Frustration, like making friends, was not my goal. My upbringing prepared me to keep words handy—words for eliciting laughter, easing tensions, and escaping punishment. I weaseled my way out of many well-deserved spankings by dancing a fine line between clever and disrespectful.

As a roommate, I employed levity to ease the cogs of contention between Ryan S. and Andrew. Andrew often bore the brunt of this because he was the youngest and less outspoken. His earnestness worked against him; my humor found the chinks in his armor. I pounced at nearly every opportunity to make a joke. In retrospect, this speaks to my immaturity and lack of sensitivity.

Andrew gradually came to anticipate, if not appreciate, these playful barbs. We bonded over a mutual affection for the art of storytelling, Sam Raimi’s Spider-Man duology, and Star Wars. I learned that Andrew’s passion for Star Wars far surpassed my own. His ability to quote the films with pinpoint accuracy is second to none, which will no doubt score him points in future romantic endeavors.

Sharing a dorm room also helped us grow comfortable in each other’s presence. Many were the nights we laughed ourselves to sleep. In short, we became friends. I wouldn’t tell him outright until much later, but I valued his friendship and enjoyed our countless walks around campus, talking about stories and life. He helped me out of a jam involving a persistent girl whose affections were unrequited. I don’t know what you call an anti-wingman, but Andrew shot down the girl’s plane with aplomb.

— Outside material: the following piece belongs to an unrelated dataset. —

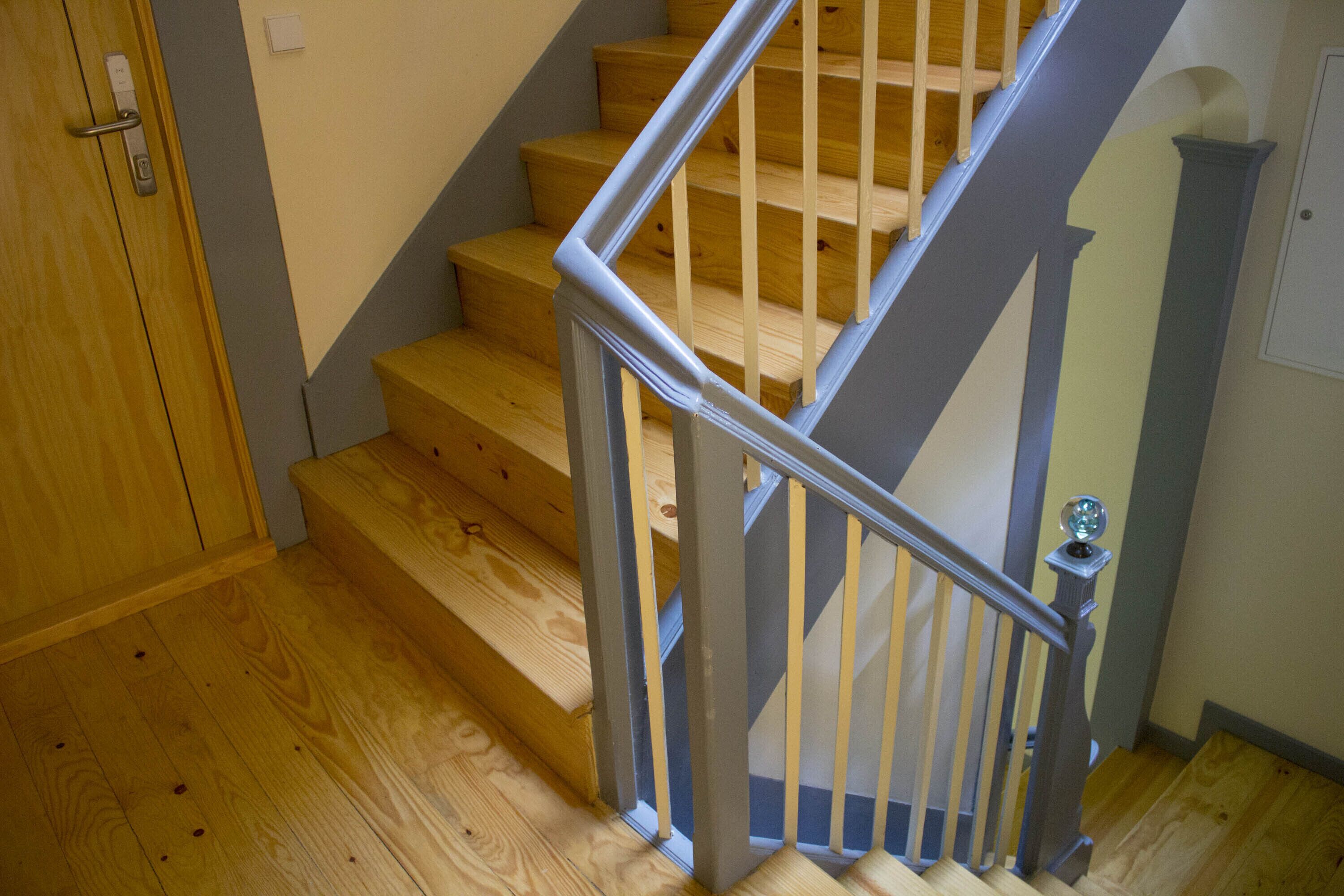 A wooden staircase with a metal handrail and a door with a handle.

After university, we maintained contact and met once a month for our “meeting of the minds.” Less eloquently, these were breakfast and story-talk sessions. One of my worries when I got married in 2015 was that my friendships—the few that I still had—would take a hit. The frequency of our meetups did decline, but Andrew and my friend Sean became key members in a new quartet including Erica. Prior to the birth of Olivia, all four of us enjoyed watching movies, playing games, recording podcasts, and eating good food.

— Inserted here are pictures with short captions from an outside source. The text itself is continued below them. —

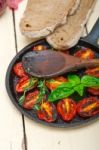 Baked Cherry Tomatoes With Basil And Thyme Stock Photo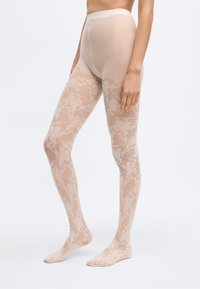 Διάφανο, γυμνό καλσόν με σχέδιο από λουλουδάτη δαντέλα, διαθέτοντας ψηλή μέση και ανοιχτή μύτη για επιπλέον άνεση.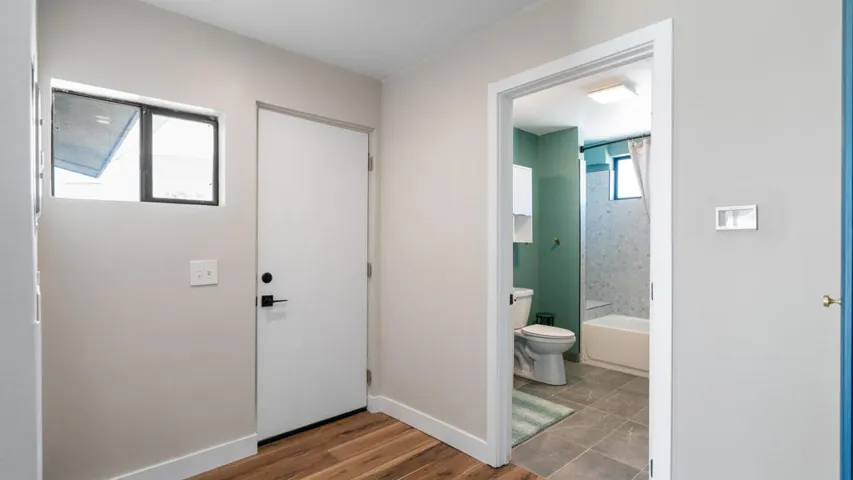 Hallway by bathroom back patio area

Andrew has long-since graduated from Sulzbach University. He has passed every course of Sulzbach Criticism with flying colors. He now gives as good as he gets. Interestingly, he has lightened up a lot while I have endeavored to become more serious. The pandemic has given us more opportunities to talk over FaceTime than we ever did post-university. These digital meetings of the mind feature weird voices and gut-bursting bouts of laughter. My poor wife thinks we’re nuts because she only hears one half of the conversation. She might escort us to the funny farm if she heard both.

So yes, friendship is a funny thing. Sometimes it’s a painful thing. Thank you Andrew for persisting when all you received were shrewd insults at your expense. Hopefully your hard work has paid off. Our education at Central may have been a waste of money, but I contend that your friendship is priceless.